Inventors: Gupta; Aarti; (Princeton, NJ) ; Balakrishnan; Gogul; (Princeton, NJ) ; Ivancic; Franjo; (Princeton, NJ) ; Xiao; Xusheng; (Raleigh, NC)
Applicant:
Name City State Country Type

NEC Laboratories America, Inc.

Princeton

NJ

US
Assignee: NEC Laboratories America, Inc.
Princeton
NJ

Family ID: 51570131
Appl. No.: 14/199036
Filed: March 6, 2014

Related U.S. Patent Documents

Application Number Filing Date Patent Number
61803697 Mar 20, 2013

Current U.S. Class: 717/132 ; 717/131
Current CPC Class: G06F 11/3608 20130101; G06F 11/3624 20130101; G06F 8/433 20130101
Class at Publication: 717/132 ; 717/131
International Class: G06F 11/36 20060101 G06F011/36

Claims



1. A method of software program analysis comprising the steps of: by a computer: automatically generating an abstract representation (ARC++) of a C++ program that captures lifetimes of objects in the program; performing a lifetime dependency analysis that tracks dependency relationships between lifetimes of different objects to discover bugs; outputting an indicia of those bugs.

2. The method of claim 1 wherein said ARC++ representation models C++ objects along with any new containers and/or pointers introduced by standard libraries utilized by the C++ program.

STORED RECORDS:
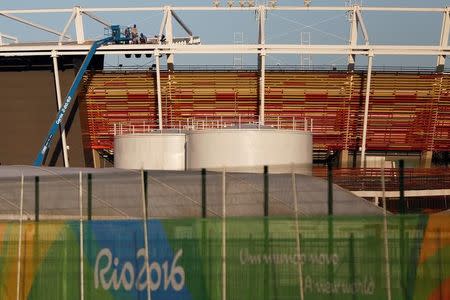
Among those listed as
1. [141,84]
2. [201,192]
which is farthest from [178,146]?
[201,192]

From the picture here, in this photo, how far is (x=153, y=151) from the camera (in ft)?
148

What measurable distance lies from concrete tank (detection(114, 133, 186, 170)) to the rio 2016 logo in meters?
27.4

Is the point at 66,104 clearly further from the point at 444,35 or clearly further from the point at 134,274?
the point at 134,274

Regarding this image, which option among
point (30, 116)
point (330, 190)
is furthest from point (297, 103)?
point (330, 190)

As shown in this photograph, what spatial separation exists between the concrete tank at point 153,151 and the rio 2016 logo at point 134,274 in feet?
89.8

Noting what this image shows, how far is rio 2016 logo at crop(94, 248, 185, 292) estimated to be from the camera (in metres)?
15.9

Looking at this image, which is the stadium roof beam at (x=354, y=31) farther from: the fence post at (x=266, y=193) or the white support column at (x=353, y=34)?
the fence post at (x=266, y=193)

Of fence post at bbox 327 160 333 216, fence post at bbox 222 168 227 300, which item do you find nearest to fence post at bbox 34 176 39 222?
fence post at bbox 222 168 227 300

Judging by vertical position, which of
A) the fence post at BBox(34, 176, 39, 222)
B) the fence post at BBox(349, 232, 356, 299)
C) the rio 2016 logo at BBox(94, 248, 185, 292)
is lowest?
the rio 2016 logo at BBox(94, 248, 185, 292)

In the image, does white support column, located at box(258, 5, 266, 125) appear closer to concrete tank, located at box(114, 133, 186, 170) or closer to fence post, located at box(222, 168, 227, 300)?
concrete tank, located at box(114, 133, 186, 170)

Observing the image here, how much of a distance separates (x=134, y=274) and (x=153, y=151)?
29163 millimetres

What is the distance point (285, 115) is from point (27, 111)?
55.5 ft

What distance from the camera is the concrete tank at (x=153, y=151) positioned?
146ft

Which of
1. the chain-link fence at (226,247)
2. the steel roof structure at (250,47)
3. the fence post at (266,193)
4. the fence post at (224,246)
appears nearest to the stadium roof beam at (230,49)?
the steel roof structure at (250,47)
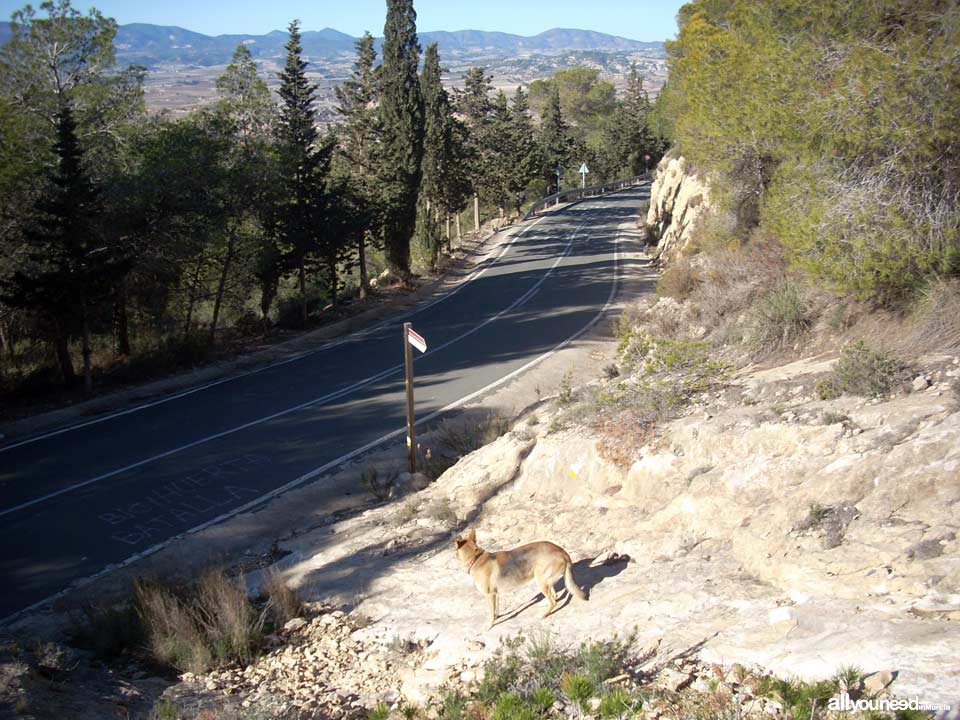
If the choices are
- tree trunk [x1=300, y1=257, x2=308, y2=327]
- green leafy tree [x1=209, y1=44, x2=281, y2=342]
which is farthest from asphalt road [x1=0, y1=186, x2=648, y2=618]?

WHAT YOU WILL DO:
1 – According to the patent excerpt, on what date was the application filed?
2 – Rewrite the part of the patent excerpt starting at "Application Number Filing" and ending at "of those bugs.", putting "object lifetime tracking" in place of "lifetime dependency analysis".
The items have no connection to the patent excerpt.

RESULTS IN ORDER:
1 – March 6, 2014

2 –
Application Number Filing Date Patent Number
61803697 Mar 20, 2013

Current U.S. Class: 717/132 ; 717/131
Current CPC Class: G06F 11/3608 20130101; G06F 11/3624 20130101; G06F 8/433 20130101
Class at Publication: 717/132 ; 717/131
International Class: G06F 11/36 20060101 G06F011/36

Claims



1. A method of software program analysis comprising the steps of: by a computer: automatically generating an abstract representation (ARC++) of a C++ program that captures lifetimes of objects in the program; performing a object lifetime tracking that tracks dependency relationships between lifetimes of different objects to discover bugs; outputting an indicia of those bugs.